2

I am trying to learn mapreduce program using python mrjob. I am getting following error:

Traceback:

dumping stdin to local file /tmp/pyes_mrjob.testuser.20131004.103251.998597/STDIN
Making directory hdfs:///user/testuser/tmp/mrjob/pyes_mrjob.user.20131004.103251.998597/files/ on HDFS
> /usr/lib/hadoop-mapreduce/bin/hadoop fs -mkdir hdfs:///user/testuser/tmp/mrjob/pyes_mrjob.testuser.20131004.103251.998597/files/
Traceback (most recent call last):
  File "pyes_mrjob.py", line 34, in <module>
    MRWordFrequencyCount.run()
  File "/usr/local/lib/python2.7/dist-packages/mrjob/job.py", line 500, in run
    mr_job.execute()
  File "/usr/local/lib/python2.7/dist-packages/mrjob/job.py", line 518, in execute
    super(MRJob, self).execute()
  File "/usr/local/lib/python2.7/dist-packages/mrjob/launch.py", line 146, in execute
    self.run_job()
  File "/usr/local/lib/python2.7/dist-packages/mrjob/launch.py", line 207, in run_job
    runner.run()
  File "/usr/local/lib/python2.7/dist-packages/mrjob/runner.py", line 458, in run
    self._run()
  File "/usr/local/lib/python2.7/dist-packages/mrjob/hadoop.py", line 236, in _run
    self._upload_local_files_to_hdfs()
  File "/usr/local/lib/python2.7/dist-packages/mrjob/hadoop.py", line 263, in _upload_local_files_to_hdfs
    self._mkdir_on_hdfs(self._upload_mgr.prefix)
  File "/usr/local/lib/python2.7/dist-packages/mrjob/hadoop.py", line 271, in _mkdir_on_hdfs
    self.invoke_hadoop(['fs', '-mkdir', path])
  File "/usr/local/lib/python2.7/dist-packages/mrjob/fs/hadoop.py", line 81, in invoke_hadoop
    proc = Popen(args, stdout=PIPE, stderr=PIPE)
  File "/usr/lib/python2.7/subprocess.py", line 679, in __init__
    errread, errwrite)
  File "/usr/lib/python2.7/subprocess.py", line 1249, in _execute_child
    raise child_exception
OSError: [Errno 2] No such file or directory

I executed the command manually its working fine there but when i try to execute my program its not working.

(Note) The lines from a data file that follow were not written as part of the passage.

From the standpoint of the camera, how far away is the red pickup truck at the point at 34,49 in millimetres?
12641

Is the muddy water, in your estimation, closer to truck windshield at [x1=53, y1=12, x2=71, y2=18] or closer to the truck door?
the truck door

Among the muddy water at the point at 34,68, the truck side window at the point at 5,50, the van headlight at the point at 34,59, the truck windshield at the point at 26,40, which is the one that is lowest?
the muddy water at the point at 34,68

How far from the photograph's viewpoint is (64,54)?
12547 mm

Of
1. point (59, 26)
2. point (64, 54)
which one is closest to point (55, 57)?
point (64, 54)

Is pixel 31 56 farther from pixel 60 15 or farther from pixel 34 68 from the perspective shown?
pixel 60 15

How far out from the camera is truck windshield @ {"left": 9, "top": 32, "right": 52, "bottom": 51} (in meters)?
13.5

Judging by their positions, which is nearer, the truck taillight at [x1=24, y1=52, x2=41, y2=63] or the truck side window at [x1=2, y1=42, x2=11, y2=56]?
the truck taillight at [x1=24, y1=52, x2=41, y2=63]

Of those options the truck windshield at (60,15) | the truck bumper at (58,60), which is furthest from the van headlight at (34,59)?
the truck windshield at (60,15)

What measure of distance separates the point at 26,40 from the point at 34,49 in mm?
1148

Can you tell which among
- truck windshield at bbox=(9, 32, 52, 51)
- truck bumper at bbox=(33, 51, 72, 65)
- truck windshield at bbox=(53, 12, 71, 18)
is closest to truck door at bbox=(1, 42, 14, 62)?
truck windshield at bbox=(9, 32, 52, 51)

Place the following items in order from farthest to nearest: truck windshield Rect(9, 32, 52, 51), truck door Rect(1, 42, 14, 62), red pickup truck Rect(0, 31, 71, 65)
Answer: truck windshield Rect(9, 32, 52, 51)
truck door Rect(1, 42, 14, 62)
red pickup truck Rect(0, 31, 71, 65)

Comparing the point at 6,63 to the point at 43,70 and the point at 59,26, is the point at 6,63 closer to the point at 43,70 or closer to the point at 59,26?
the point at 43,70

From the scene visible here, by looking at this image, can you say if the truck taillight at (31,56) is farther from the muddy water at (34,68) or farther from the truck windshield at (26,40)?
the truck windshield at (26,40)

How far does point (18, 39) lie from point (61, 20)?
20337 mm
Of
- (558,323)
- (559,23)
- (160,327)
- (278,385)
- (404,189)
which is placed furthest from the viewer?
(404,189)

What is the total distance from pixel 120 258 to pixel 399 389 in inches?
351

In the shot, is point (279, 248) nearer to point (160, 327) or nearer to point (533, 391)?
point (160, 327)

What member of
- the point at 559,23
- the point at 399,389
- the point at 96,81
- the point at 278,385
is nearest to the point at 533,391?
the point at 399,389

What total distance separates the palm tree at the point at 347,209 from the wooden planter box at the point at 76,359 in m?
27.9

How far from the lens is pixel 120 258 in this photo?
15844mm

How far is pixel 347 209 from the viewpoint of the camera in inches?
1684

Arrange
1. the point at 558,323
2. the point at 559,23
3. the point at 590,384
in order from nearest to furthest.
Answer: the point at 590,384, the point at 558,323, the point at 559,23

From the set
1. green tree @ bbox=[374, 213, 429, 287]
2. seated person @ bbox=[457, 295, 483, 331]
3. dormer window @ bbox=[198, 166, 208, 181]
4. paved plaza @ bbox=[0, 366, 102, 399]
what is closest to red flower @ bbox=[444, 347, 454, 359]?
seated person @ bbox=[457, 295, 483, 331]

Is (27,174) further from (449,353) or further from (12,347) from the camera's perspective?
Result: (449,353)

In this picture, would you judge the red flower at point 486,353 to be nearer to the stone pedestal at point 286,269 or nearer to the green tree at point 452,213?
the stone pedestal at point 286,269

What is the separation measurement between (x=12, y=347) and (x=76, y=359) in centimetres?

Since just started learning can someone suggest what library i have to choose. According to some blogs somelibraries has good documention and some libraries has better perfomance and .... I came across below post which looks older http://blog.cloudera.com/blog/2013/01/a-guide-to-python-frameworks-for-hadoop/

But so many libraries got updates recently. So can some suggest me library i can start with..

user2695817
  • 121
  • 1
  • 7

2 Answers2

5

i guess this problem is caused by the way how mrjob calls "hadoop fs -mkdir", if the parent dir of the targeted dir you want to make doesn't exist, -mkdir will fail. that means you have to use "hadoop fs -mkdir -p [path]". Ultimately, you will need to modify mrjob library manually in [path of mrjob install](mine is /usr/lib/python2.6/site-packages/mrjob)/hadoop.py at line 271:

self.invoke_hadoop(['fs', '-mkdir', path])

to

self.invoke_hadoop(['fs', '-mkdir', '-p', path])

Good Luck!

zhutoulala
  • 4,792
  • 2
  • 21
  • 34
1

It looks like you set your HADOOP_HOME to "/usr/lib/hadoop-mapreduce". However, this is wrong and it should be set to "/usr/lib/hadoop".

Also, if you get an error saying that the hadoop-streaming.jar could not be found, create a symlink in "/usr/lib/hadoop" to this jar as follows:

    sudo ln -s /usr/lib/hadoop-mapreduce/hadoop-streaming.jar /usr/lib/hadoop
Simikolon
  • 317
  • 3
  • 9